Today I was reminded of a little Pen-Test I did last year, which reminded me that I should write why for me that feature seems like a bad idea most of the times.
Zabbix is a popular monitoring solution which is agent based and it has the ability to run remote commands on the agents. While it may be nice to have your monitoring system try and auto restart things, etc. Enabling that feature also has other consequences, that people fail to take into account or just ignore.
Namely that it opens up a whole new nice attack vector to easily gain foothold in your servers. One issue is that usually the monitoring service instances are not that well protected. In a lot of cases the reasoning behind that is that “it’s just monitoring, there nothing sensitive there”. Although I disagree on that part, not going to rant about that. That statement becomes completely wrong as soon as you enable the remote command ability on the agents.

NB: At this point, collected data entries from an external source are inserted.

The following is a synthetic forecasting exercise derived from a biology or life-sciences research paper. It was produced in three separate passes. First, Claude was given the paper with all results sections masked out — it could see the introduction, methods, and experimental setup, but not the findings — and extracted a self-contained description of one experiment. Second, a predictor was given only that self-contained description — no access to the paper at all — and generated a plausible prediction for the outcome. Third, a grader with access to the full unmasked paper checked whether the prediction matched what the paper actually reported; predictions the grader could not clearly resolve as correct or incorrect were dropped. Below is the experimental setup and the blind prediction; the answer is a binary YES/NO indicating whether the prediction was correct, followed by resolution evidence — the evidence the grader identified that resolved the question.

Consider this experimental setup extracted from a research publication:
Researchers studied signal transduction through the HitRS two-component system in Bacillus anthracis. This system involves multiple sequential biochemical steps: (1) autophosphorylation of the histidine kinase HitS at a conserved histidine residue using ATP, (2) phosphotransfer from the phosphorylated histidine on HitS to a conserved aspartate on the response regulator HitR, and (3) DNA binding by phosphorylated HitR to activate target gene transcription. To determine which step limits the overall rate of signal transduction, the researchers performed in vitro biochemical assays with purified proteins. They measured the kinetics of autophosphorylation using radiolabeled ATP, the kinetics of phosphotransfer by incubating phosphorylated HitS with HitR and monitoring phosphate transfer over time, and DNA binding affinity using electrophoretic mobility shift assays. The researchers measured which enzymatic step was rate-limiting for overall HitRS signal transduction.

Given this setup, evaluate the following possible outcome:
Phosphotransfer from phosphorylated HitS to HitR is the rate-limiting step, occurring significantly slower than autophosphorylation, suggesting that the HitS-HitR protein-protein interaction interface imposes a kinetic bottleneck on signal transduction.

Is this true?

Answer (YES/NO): NO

So what harm can come from the remote command feature? Why is it bad? In one of my Pen-test engagements I used it to take over the client’s whole infrastructure. Although it’s “just a monitoring solution”, gaining access to it was enough to compromise all of their servers thanks to the remote command feature. How I got access to their monitoring system is one thing, they had multiple setup failures there, but that’s besides the point. Never have devices with admin access to any system lying around unprotected in your office.. IE monitoring dashboard meant to show your service status in the reception area in your office..
Not to be too technical, but here is a short description of what happened. Basically after having gained access to the monitoring dashboard and noticing it had Zabbix admin privileges I did the following:
* Tested whether remote command execution was enabled on some hosts, that turned out to be YES.

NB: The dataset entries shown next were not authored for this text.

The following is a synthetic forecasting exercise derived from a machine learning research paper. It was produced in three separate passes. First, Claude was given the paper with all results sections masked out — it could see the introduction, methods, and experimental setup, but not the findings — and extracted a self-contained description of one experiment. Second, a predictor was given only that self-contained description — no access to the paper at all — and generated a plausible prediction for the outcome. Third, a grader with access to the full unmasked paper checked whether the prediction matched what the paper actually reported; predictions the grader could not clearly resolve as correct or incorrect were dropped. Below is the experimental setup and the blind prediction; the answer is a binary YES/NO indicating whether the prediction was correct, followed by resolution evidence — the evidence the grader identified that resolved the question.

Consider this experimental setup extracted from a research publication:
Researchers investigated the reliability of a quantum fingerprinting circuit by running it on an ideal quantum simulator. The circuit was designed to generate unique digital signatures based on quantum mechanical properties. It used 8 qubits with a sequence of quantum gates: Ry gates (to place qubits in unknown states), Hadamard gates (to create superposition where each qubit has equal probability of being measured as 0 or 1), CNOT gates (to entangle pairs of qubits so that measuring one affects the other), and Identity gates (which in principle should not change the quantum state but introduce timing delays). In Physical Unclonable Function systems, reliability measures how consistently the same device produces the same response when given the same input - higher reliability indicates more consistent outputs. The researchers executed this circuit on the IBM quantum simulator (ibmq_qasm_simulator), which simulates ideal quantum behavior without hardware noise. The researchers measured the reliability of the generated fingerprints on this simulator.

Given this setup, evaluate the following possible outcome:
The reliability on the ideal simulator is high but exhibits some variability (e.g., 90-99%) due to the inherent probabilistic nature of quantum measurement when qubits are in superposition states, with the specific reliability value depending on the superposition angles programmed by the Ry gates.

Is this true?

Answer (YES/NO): NO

* Using that figured out which of their servers had outbound unrestricted internet access.
* Activated a simple remote shell on the internet capable devices, just to make my life easier
* Found out their systems patch levels via Zabbix and abused a existing sudo vulnerability to gain root privileges
Long story short.. Just think twice about activating that feature and maybe there is some better way to do what You need. Oh yeah and patch your systems, as that sudo vulnerability at that time was already quite old.